China downplays potential new swine flu pandemic
China on Wednesday played down the threat of a new swine flu strain with pandemic potential that researchers discovered in pigs, saying the study is "not representative".
The deadly COVID-19 pandemic, which has now infected more than 10 million people worldwide, first emerged in China and is thought to have originated in bats and jumped to humans through an unknown intermediary animal.
The new swine flu strain found in China, according to the study published Monday in the US science journal PNAS, had "all the essential hallmarks" to infect humans and raised fears over another potential pandemic.
But China's foreign ministry moved to downplay fears on Wednesday.
"The G4 virus mentioned in the relevant report is a subtype of the H1N1 virus," foreign ministry spokesman Zhao Lijian said in a routine briefing.
"Experts have concluded that the sample size of the report is small and not representative."
Zhao added that "relevant departments and experts" will continue to step up monitoring of the disease, send warnings and handle it in a timely manner.

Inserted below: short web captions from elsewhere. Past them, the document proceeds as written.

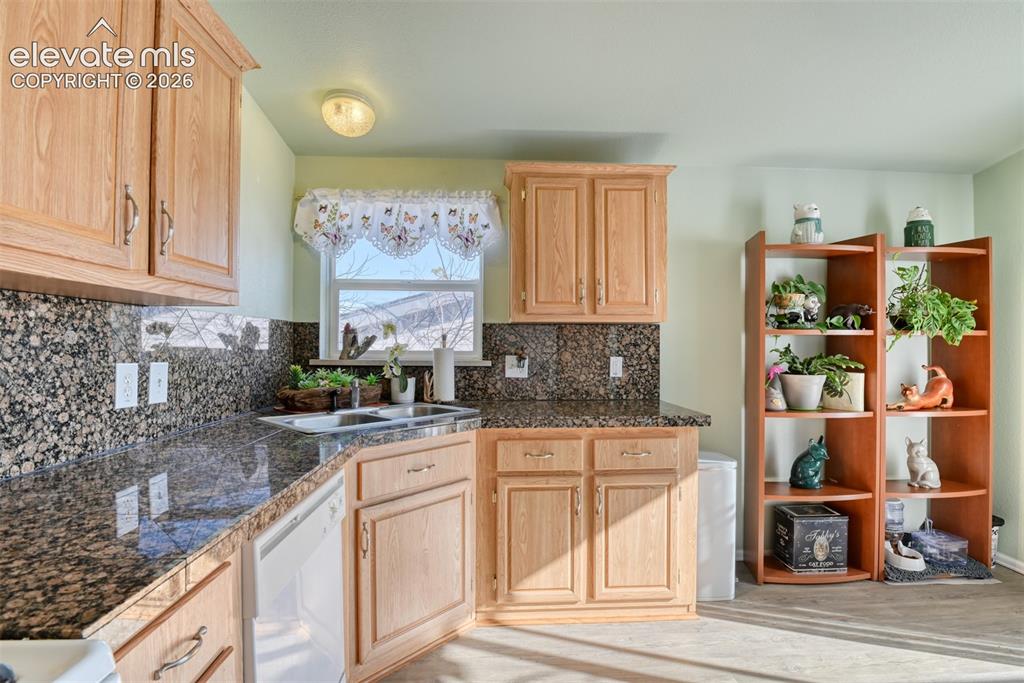 4661 Gray Fox Heights Colorado Springs CO 80922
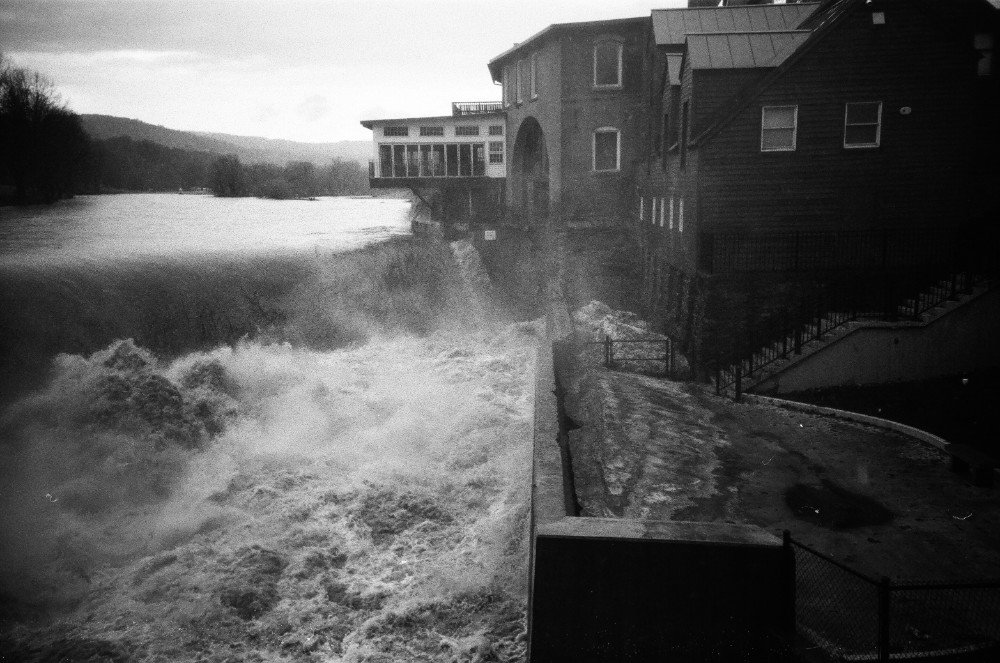 filmdevelop's tweet photo. Swimming weather. #BelieveInFilm
B/W version of a previous color instax. https://t.co/kkE6eu7gwt #thisisvt #quecheevt #simonpearce #trlt https://t.co/qgnQmYrnQw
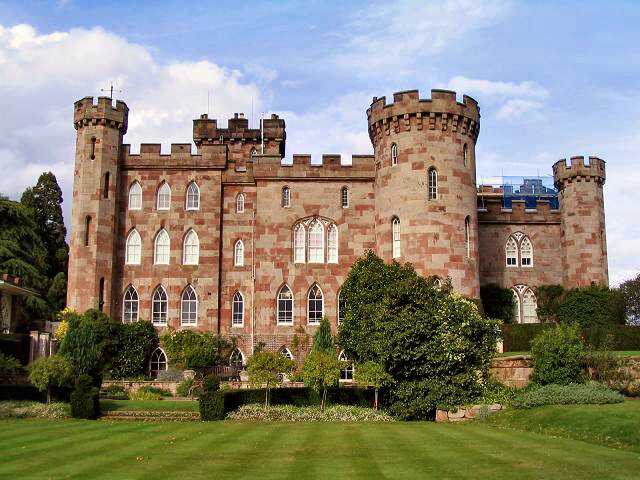 Семейный замок маркизов Чамли. Фото https://en.wikipedia.org/wiki/File:Cholmondeley_Castle.jpg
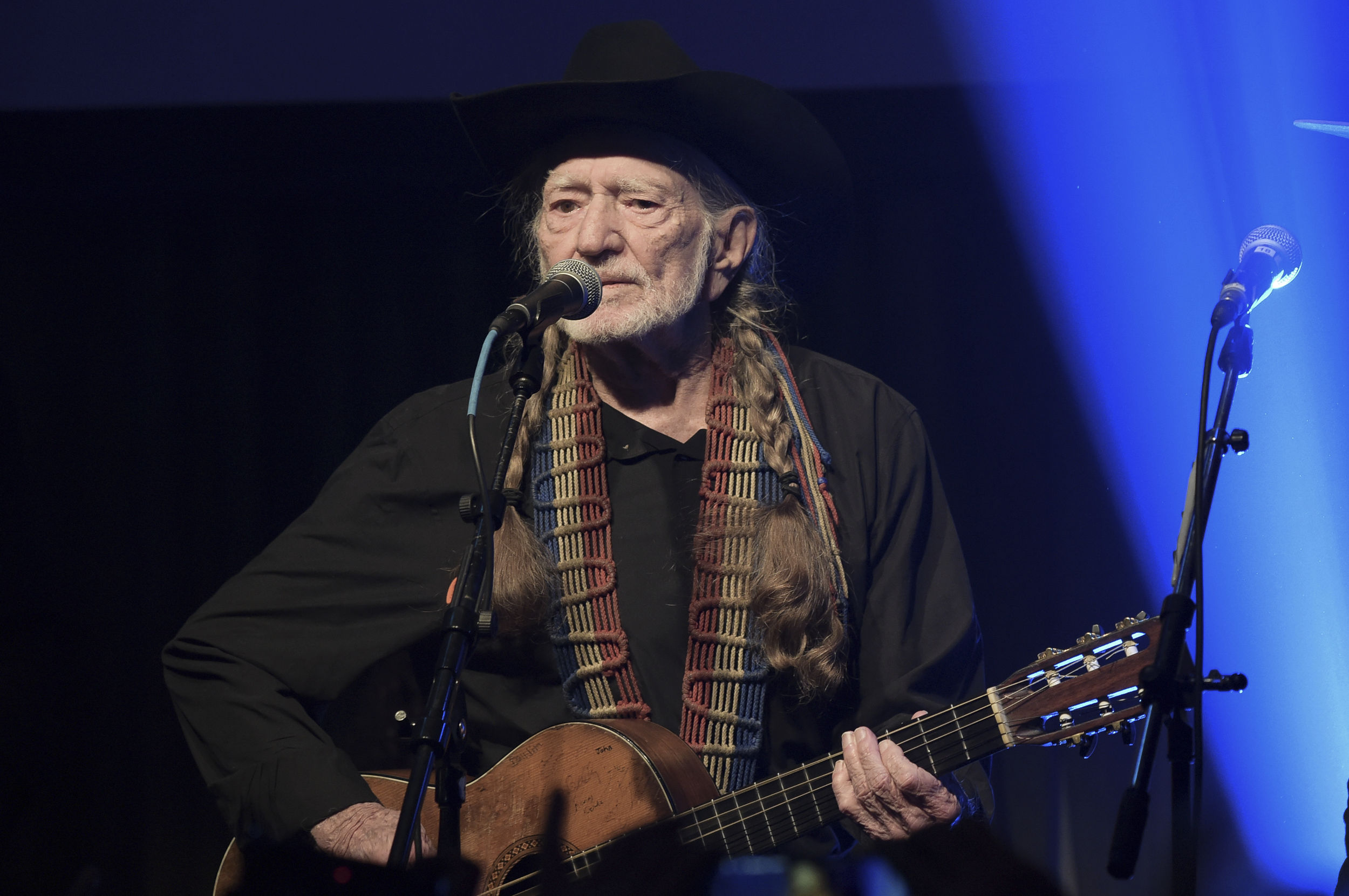 Willie Nelson cancels tour, cites ‘breathing problem’ - WTOP News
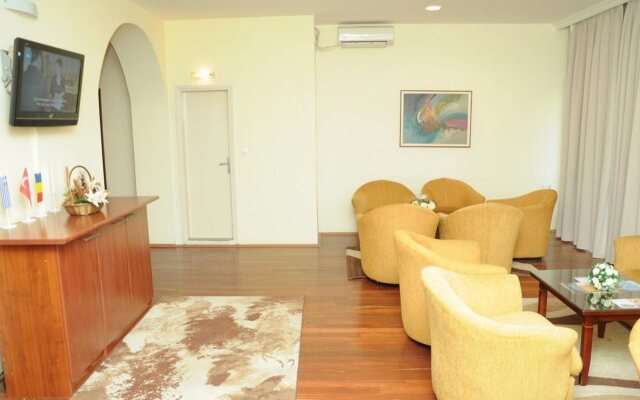 Epinal Hotel Shirok Sokak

The new G4 swine flu strain is genetically descended from the H1N1 strain that caused a pandemic in 2009, according to the study, which was authored by scientists at Chinese universities and the Chinese Center for Disease Control and Prevention.
G4 was observed to be highly infectious, they said, replicating in human cells and causing more serious symptoms in ferrets than other viruses.
Researchers took 30,000 nasal swabs from slaughterhouse pigs in 10 Chinese provinces, allowing them to isolate 179 swine flu viruses.
According to the study, 10.4 percent of pig slaughterhouse workers tested had already been infected.
So far, there has been no evidence of human-to-human transmission. China did not elaborate further on how many had been infected by G4.
"It is of concern that human infection of G4 virus will further human adaptation and increase the risk of a human pandemic," the researchers wrote, calling for urgent measures to monitor people working with pigs.